In order to ensure that plaintiff pays the full filing fee, IT IS FURTHER ORDERED that the Nevada Department of Corrections must pay to the Clerk of the United States District Court, District of Nevada, 20% of the preceding month's deposits to the account of Darral Ellis, # 1206066 (in months that the account exceeds $10.00) until the full $350 filing fee has been paid for this action. The Clerk is directed to SEND a copy of this order to the attention of Chief of Inmate Services for the Nevada Department of Prisons, P.O. Box 7011, Carson City, NV 89702.
IT IS FURTHER ORDERED that the motion to substitute real names of defendants [ECF No. 25] is DENIED as moot.
IT IS FURTHER ORDERED that the sixth amended complaint [ECF No. 26] is the operative complaint and the Clerk of the Court is directed to send Ellis a copy of the sixth amended complaint.

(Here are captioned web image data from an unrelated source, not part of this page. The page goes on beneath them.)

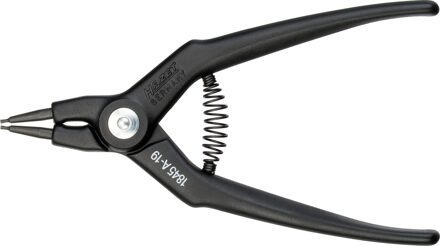 Hazet Precisie-borgveertang Geschikt voor borgringen Buitenringen 19-60 mm Puntvorm Recht Hazet 1845A-19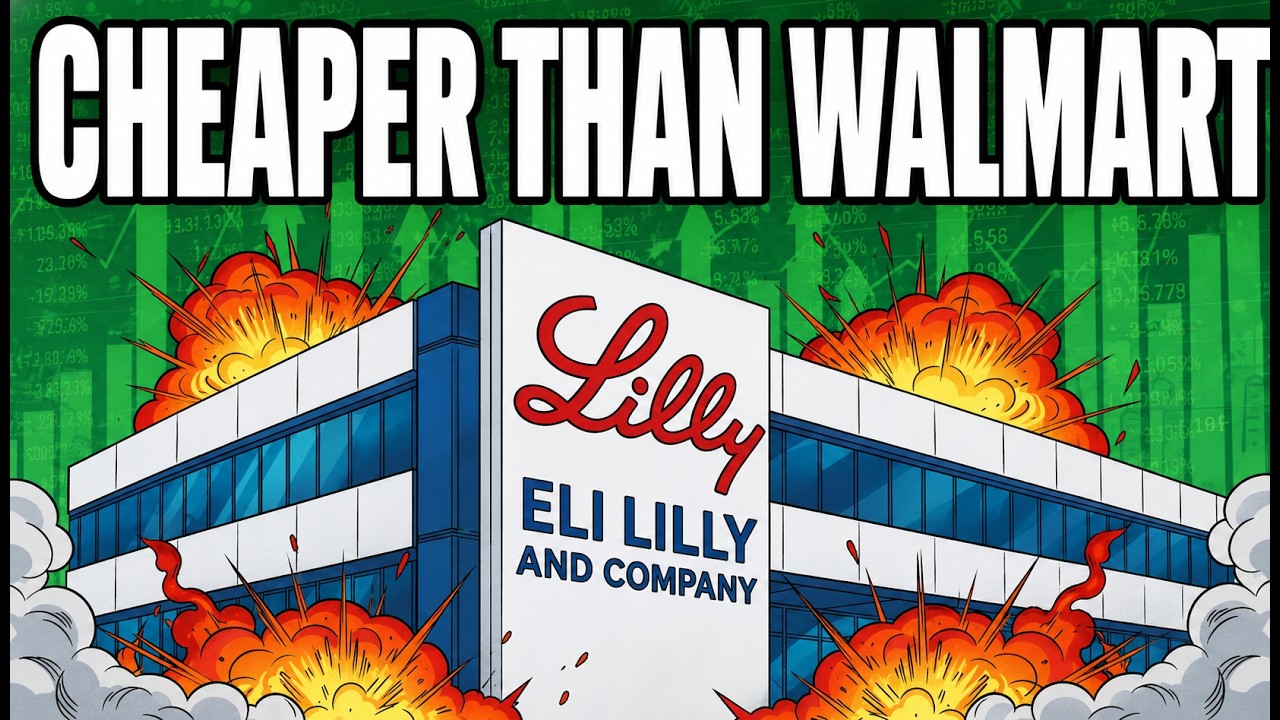 Акции Eli Lilly: почему они сейчас дешевле, чем Walmart?!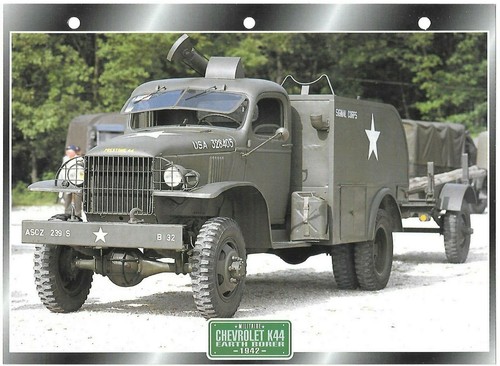 Fiche chevrolet k44 earth - chevrolet,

IT IS FURTHER ORDERED that:
• The claims against Sheriff Lombardo are DISMISSED with prejudice and without leave to amend; and
• The Fourteenth Amendment claims against the Doe defendants who allegedly
withheld Ellis's medications, told Ellis to do everyone a favor and kill himself, and failed to treat Ellis's seizures, hallucinations, and suicidal acts are dismissed without prejudice and with leave to amend.

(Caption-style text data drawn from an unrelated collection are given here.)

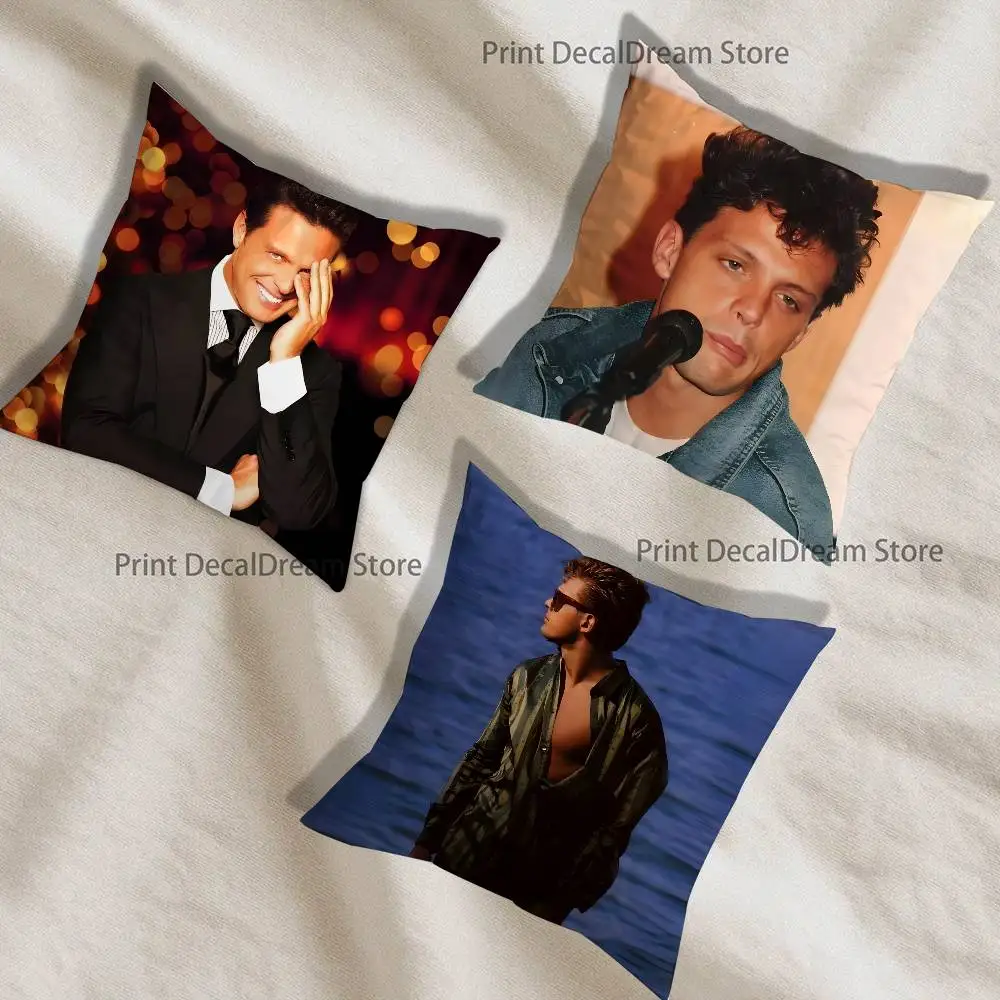 

L-Luis Miguel Singer Pillow Case Ultra Soft Skin Friendly Fabric Cloud Like Comfort & Concealed Zipper
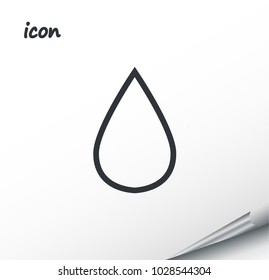 vector icon drop on a wrapped silver sheet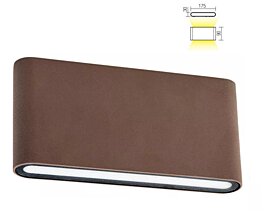 Nástenné LED svietidlo Pocket 9055 tmavo hnedá Redo Group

IT IS FURTHER ORDERED that the Clerk of the Court is directed to SEND plaintiff the approved form and instructions for filing a § 1983 prisoner complaint. If plaintiff chooses to file a seventh amended complaint, he must use the approved form and he must write the words "Seventh Amended" above the words "Civil Rights Complaint" in the caption. If plaintiff does not file an amended complaint stating a claim against a named defendant by December 29, 2020, this action will be dismissed with prejudice.